■ TO DO
1 > Return the stretch of the Wan2.1-T2V training guide from "This guide covers" through "with trained adapters.", copied word for word.
2 > Answer these questions using the Wan2.1-T2V training guide, one answer per line, marked as the questions are:
(a) Which model does the guide fine-tune with LoRA?
(b) Which two packages does the guide say to install for inference?
(c) What training_task value goes with the recommended workflow?
3 > Write what comes next in the Wan2.1-T2V training guide, picking up after its last line.

■ TEXT BLOCK
>>>>
Wan2.1-T2V Training Guide#

This guide covers LoRA fine-tuning of Wan2.1-T2V-1.3B using VeOmni, including dataset preparation, multi-GPU training with Ulysses Sequence Parallelism (SP), and inference with trained adapters.


1. Environment Setup#

uv sync --extra gpu --dev
source .venv/bin/activate

For inference, install the video I/O backend:

pip install imageio imageio-ffmpeg

2. Download Model#

python3 scripts/download_hf_model.py \
    --repo_id Wan-AI/Wan2.1-T2V-1.3B-Diffusers \
    --local_dir ./Wan2.1-T2V-1.3B-Diffusers

3. Prepare Dataset#

VeOmni supports two training workflows:

Workflow

training_task

Description

Offline (recommended)

offline_training

Pre-embed videos once; re-use embeddings across epochs. Saves GPU memory during training.
<<<<
■ EXCERPTED DATA
>>>>
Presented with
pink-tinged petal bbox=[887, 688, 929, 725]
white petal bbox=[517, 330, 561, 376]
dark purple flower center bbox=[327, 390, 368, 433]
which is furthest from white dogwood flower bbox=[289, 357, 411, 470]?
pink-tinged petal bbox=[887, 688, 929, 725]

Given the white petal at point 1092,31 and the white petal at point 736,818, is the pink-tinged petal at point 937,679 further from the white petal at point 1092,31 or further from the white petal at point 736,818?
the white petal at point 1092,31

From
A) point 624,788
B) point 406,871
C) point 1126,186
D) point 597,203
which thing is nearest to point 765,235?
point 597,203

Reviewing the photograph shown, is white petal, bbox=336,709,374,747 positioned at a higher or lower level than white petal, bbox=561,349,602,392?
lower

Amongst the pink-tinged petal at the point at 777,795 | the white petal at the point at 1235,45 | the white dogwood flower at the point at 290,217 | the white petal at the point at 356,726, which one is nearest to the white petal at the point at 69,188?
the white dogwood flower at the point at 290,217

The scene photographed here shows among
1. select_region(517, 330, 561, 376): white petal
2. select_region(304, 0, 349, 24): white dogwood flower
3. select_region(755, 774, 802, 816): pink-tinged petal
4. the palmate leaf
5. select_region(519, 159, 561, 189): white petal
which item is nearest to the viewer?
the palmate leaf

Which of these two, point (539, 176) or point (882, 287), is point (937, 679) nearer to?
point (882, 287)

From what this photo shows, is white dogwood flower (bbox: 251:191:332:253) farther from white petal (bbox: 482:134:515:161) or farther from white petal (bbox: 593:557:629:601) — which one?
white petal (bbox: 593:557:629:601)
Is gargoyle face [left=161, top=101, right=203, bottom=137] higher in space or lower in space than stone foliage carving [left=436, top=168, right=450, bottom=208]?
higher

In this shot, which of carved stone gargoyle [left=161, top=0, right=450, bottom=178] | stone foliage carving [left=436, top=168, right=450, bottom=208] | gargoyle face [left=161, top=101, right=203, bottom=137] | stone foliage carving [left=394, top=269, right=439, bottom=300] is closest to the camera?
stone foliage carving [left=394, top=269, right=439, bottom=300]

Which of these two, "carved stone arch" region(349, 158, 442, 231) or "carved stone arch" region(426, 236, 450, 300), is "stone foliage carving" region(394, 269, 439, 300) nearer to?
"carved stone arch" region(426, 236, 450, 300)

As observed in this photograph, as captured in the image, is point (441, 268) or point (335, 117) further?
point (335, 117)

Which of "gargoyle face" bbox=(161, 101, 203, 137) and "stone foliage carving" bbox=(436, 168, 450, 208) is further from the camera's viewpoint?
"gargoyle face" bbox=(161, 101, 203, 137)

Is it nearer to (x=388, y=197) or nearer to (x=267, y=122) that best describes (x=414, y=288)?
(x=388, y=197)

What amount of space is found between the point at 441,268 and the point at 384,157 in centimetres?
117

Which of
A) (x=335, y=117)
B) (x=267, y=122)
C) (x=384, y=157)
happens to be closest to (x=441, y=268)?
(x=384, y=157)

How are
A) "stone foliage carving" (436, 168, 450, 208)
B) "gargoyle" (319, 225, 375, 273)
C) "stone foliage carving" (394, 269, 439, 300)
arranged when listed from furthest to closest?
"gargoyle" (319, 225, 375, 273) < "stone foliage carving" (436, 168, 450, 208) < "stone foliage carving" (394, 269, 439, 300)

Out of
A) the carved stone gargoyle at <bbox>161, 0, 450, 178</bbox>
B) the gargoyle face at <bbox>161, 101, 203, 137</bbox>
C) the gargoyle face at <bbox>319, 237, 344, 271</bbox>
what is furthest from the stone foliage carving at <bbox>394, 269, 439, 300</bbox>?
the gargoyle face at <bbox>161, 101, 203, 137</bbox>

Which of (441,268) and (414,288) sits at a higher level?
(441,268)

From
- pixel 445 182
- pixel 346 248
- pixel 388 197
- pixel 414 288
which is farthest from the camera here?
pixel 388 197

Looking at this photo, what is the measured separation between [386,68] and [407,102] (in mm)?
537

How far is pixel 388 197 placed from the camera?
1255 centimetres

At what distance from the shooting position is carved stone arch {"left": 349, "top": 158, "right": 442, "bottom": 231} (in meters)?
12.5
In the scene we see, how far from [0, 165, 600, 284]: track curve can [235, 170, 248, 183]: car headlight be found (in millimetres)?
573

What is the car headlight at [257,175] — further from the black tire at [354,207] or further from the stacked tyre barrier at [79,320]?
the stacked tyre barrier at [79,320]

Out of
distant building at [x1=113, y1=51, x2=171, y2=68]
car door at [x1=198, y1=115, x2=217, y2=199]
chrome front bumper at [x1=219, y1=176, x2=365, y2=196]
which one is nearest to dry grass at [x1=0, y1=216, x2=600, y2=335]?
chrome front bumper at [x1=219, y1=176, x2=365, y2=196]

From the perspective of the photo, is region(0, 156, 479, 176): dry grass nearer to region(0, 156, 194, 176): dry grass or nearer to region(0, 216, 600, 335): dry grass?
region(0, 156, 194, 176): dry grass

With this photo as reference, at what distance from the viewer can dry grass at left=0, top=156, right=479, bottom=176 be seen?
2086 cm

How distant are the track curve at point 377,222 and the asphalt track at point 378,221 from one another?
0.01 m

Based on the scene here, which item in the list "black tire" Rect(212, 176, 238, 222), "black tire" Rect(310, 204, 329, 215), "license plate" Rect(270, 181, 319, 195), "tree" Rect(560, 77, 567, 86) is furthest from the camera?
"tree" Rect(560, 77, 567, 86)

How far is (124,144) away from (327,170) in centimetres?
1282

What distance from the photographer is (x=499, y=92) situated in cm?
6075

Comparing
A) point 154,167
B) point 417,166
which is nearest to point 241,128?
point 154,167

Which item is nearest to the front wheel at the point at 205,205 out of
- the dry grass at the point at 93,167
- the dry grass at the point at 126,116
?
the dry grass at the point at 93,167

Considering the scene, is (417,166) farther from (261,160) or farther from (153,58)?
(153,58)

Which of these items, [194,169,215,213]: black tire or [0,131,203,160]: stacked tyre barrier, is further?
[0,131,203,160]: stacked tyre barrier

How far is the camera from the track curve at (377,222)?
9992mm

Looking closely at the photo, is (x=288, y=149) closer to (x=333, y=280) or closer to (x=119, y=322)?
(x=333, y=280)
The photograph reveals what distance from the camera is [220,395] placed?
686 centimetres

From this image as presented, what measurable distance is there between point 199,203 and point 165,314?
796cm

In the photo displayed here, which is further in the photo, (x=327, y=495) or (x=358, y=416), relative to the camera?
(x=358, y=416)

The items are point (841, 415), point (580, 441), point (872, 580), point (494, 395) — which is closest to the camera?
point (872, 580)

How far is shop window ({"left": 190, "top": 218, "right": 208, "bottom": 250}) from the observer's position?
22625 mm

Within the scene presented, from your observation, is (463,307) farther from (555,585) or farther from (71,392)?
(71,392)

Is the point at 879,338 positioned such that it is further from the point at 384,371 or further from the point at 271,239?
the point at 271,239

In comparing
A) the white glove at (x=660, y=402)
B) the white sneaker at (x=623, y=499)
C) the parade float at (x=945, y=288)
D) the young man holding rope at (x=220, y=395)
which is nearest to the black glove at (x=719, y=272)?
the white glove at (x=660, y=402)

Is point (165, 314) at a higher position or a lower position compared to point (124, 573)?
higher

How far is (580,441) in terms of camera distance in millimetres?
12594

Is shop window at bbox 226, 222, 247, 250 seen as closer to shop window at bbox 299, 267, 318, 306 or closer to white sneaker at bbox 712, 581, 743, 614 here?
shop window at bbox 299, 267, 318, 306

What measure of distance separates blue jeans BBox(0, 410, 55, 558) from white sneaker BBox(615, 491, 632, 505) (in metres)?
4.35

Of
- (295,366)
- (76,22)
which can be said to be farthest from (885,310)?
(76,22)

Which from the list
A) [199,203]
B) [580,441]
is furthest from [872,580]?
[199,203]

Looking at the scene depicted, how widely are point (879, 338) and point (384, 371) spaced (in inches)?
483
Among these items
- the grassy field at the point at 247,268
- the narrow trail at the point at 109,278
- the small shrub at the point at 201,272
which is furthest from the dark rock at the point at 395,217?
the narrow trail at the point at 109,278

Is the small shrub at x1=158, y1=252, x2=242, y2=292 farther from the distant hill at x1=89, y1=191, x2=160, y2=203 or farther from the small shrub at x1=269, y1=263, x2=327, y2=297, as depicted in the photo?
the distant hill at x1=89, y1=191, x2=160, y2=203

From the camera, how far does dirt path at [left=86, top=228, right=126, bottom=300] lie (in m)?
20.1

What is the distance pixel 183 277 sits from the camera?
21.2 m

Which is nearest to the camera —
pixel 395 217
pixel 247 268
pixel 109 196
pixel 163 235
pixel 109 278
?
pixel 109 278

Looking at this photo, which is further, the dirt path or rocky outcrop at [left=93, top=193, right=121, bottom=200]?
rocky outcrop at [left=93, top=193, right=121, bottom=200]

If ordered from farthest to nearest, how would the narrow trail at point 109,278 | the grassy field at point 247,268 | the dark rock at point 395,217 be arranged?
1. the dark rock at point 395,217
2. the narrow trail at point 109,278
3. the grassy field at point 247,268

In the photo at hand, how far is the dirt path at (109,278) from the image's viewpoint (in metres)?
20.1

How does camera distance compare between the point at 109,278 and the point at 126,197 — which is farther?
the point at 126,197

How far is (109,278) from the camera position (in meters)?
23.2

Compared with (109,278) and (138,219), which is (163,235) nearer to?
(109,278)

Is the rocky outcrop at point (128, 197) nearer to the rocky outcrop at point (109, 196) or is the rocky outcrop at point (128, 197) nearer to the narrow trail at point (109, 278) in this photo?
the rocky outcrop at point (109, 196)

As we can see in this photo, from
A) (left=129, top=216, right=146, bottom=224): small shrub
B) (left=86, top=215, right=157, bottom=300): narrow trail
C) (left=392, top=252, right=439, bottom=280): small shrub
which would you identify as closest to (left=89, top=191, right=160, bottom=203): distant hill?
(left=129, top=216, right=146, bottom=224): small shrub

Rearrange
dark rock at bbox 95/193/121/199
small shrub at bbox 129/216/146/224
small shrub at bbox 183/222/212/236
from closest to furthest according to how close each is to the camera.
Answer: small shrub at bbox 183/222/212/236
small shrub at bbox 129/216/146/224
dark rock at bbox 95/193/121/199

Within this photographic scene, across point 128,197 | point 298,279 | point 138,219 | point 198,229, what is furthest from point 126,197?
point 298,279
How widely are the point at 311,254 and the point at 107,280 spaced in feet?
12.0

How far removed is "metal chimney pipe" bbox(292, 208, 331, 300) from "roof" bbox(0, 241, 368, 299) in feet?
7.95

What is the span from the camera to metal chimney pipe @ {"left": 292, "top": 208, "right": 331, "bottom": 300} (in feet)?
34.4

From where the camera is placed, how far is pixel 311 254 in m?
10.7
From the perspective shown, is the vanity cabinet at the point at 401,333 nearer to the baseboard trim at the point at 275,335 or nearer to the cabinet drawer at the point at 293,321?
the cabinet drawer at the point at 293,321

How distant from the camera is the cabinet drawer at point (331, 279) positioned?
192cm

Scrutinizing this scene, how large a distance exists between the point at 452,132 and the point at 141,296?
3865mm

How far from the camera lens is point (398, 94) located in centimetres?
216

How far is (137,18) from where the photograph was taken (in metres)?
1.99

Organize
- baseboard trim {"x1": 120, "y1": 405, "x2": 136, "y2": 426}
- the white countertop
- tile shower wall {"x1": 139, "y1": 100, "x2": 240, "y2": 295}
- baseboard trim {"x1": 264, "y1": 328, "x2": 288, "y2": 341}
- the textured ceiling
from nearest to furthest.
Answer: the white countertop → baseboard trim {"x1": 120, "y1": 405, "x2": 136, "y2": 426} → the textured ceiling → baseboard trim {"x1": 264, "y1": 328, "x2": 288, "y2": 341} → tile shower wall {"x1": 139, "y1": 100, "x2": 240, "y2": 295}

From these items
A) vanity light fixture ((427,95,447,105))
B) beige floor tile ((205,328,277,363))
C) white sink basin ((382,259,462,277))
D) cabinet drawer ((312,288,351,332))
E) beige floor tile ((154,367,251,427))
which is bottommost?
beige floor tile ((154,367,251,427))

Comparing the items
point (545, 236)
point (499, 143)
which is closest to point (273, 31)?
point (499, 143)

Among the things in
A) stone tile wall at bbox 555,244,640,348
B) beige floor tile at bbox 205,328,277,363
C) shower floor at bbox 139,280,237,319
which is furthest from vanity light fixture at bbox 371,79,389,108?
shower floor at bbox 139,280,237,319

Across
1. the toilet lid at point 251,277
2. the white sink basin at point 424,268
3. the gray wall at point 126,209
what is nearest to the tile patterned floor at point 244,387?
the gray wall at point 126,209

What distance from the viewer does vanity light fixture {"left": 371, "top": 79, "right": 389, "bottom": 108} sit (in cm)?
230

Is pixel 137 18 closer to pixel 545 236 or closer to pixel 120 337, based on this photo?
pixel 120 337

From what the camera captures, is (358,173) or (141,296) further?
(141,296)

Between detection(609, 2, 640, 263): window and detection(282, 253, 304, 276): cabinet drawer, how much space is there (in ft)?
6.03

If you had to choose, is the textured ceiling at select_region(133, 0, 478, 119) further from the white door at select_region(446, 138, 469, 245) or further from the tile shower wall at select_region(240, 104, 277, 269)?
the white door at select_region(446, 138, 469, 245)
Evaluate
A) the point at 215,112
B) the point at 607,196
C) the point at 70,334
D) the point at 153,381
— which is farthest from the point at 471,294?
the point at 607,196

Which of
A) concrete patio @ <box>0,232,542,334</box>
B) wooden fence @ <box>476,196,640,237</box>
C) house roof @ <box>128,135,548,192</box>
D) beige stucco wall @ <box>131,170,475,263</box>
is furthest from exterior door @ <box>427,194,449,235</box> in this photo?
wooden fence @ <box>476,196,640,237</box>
<<<<
■ EXERCISE RESULTS
1 >
This guide covers LoRA fine-tuning of Wan2.1-T2V-1.3B using VeOmni, including dataset preparation, multi-GPU training with Ulysses Sequence Parallelism (SP), and inference with trained adapters.

2 >
(a) Wan2.1-T2V-1.3B
(b) imageio and imageio-ffmpeg
(c) offline_training

3 >
Online

online_training

Embed videos on-the-fly each step. Requires the VAE + text encoder to stay on GPU throughout training.

3.1 Download the Tom and Jerry dataset#

This guide uses Wild-Heart/Tom-and-Jerry-VideoGeneration-Dataset (~6 000 video clips, 540×360, 6 s each).

python3 scripts/download_hf_model.py \
    --repo_id Wild-Heart/Tom-and-Jerry-VideoGeneration-Dataset \
    --repo_type dataset \
    --local_dir ./Tom-and-Jerry-VideoGeneration-Dataset

The downloaded directory has the following structure:

Tom-and-Jerry-VideoGeneration-Dataset/
├── captions.txt   # one caption per line
├── videos.txt     # one relative video path per line (mirrors captions.txt)
└── videos/        # video files

3.2 Convert to VeOmni Parquet format#

The conversion script reads captions.txt and videos.txt, loads each video as raw bytes, and writes sharded Parquet files (0.parquet, 1.parquet, …) with columns prompt, video_bytes, and source.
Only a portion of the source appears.